#### [Task statement]
Render the lines below, from the line containing "What distance is there" through the final line, both included, as a Markdown table with the columns Row and Line, numbering each row and leaving out blank lines.

#### [Data shown]

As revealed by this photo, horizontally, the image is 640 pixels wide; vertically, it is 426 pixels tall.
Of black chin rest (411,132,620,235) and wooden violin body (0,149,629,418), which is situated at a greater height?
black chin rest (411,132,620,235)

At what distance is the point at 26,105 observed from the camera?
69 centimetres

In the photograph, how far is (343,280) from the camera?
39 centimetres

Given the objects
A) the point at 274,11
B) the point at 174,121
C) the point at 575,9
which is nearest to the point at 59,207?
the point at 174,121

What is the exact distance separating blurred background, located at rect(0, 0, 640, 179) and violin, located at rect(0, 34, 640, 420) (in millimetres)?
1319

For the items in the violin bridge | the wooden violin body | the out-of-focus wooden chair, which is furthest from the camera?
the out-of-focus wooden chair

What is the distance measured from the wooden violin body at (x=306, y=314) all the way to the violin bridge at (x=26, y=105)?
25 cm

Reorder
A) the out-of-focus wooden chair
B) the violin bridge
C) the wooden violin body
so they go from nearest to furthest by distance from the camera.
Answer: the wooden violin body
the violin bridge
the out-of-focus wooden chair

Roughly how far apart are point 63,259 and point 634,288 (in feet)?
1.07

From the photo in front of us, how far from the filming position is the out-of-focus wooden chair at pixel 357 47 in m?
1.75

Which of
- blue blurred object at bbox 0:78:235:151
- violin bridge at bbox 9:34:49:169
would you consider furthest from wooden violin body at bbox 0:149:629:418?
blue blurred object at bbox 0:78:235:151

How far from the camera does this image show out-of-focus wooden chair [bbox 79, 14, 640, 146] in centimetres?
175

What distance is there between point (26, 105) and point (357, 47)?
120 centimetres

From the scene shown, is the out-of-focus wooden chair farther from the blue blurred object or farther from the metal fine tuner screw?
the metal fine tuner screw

#### [Task result]
| Row | Line |
|---|---|
| 1 | What distance is there between point (26, 105) and point (357, 47)? |
| 2 | 120 centimetres |
| 3 | From the scene shown, is the out-of-focus wooden chair farther from the blue blurred object or farther from the metal fine tuner screw? |
| 4 | the metal fine tuner screw |